_Assignment_. Ignoring the pictures, repeat every entry below exactly as it appears.
--------------------
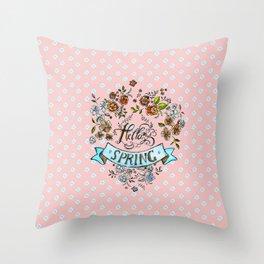 Hello Spring - by Fanitsa Petrou Throw Pillow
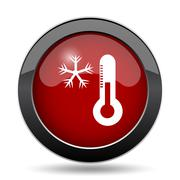 Snowflake with thermometer icon. Internet button on white background.. - stock illustration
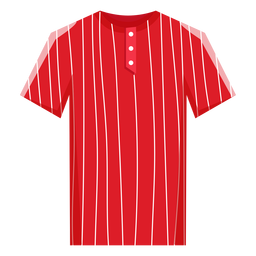 Ícone de jersey de beisebol de riscas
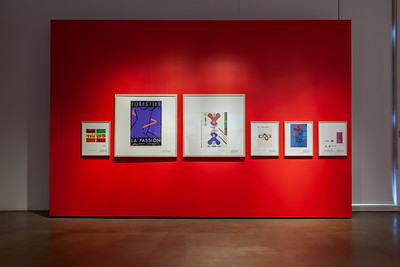 Le design graphique, ça bouge_Exposition_CENTRE DE DESIGN DE L'UQAM_2019_© Michel Brunelle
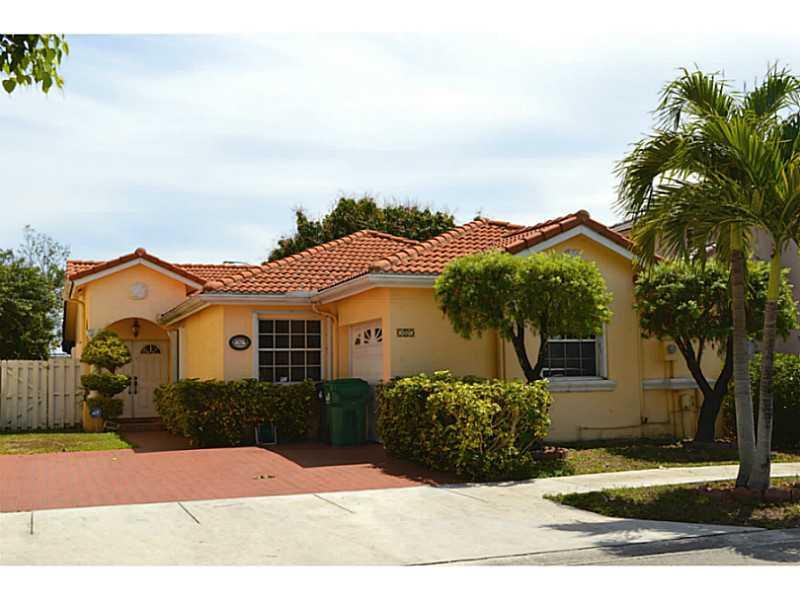 9505 SW 154th Ave, Miami, FL 33196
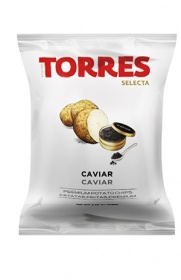 Torres Premium Spanish Crisps with Caviar (110g)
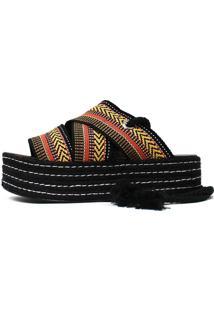 Sandália De Corda Damannu Shoes Bella Amarela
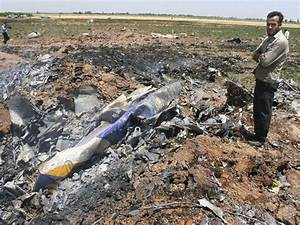 NOT FROM 9/11 united 93 crash site - Yet ANOTHER flight 93 ...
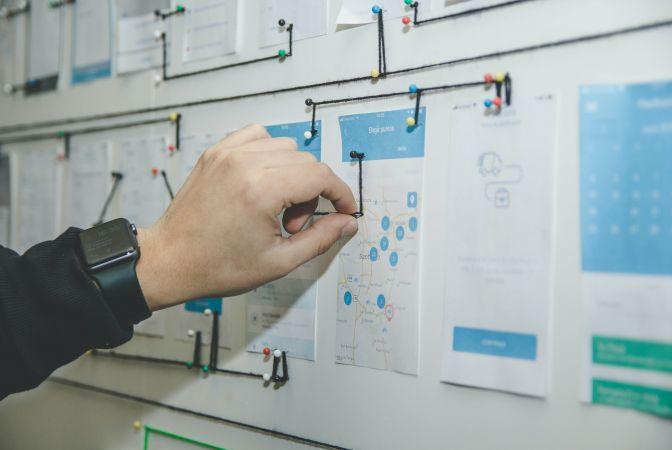 互動視覺介面設計班:職訓課程錄訓名單公告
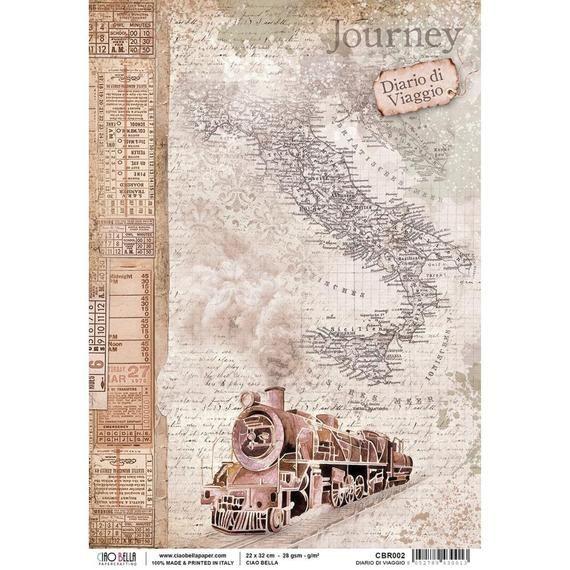 Ciao Bella Rice Paper, Decoupage Paper, Collage Paper, CBR002, Diario Di Viaggio, Train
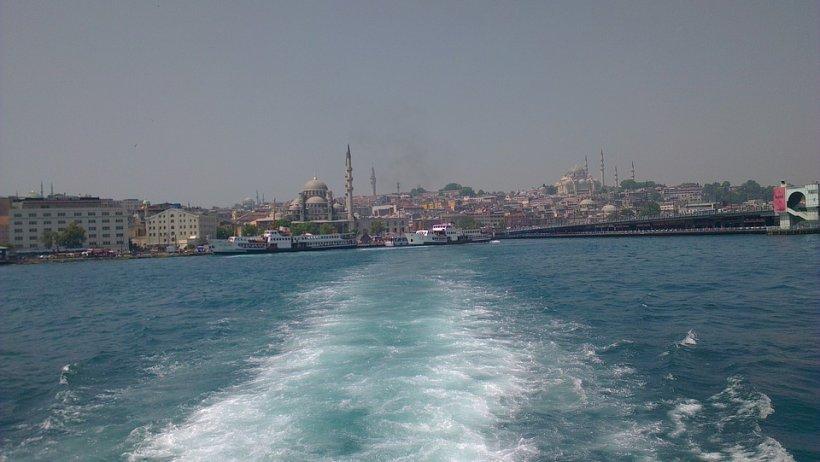 Accident grav pe una dintre cele mai aglomerate rute de navigație maritimă din lume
--------------------
_Solution to this exercise_.
 Hello Spring - by Fanitsa Petrou Throw Pillow
 Snowflake with thermometer icon. Internet button on white background.. - stock illustration
 Ícone de jersey de beisebol de riscas
 Le design graphique, ça bouge_Exposition_CENTRE DE DESIGN DE L'UQAM_2019_© Michel Brunelle
 9505 SW 154th Ave, Miami, FL 33196
 Torres Premium Spanish Crisps with Caviar (110g)
 Sandália De Corda Damannu Shoes Bella Amarela
 NOT FROM 9/11 united 93 crash site - Yet ANOTHER flight 93 ...
 互動視覺介面設計班:職訓課程錄訓名單公告
 Ciao Bella Rice Paper, Decoupage Paper, Collage Paper, CBR002, Diario Di Viaggio, Train
 Accident grav pe una dintre cele mai aglomerate rute de navigație maritimă din lume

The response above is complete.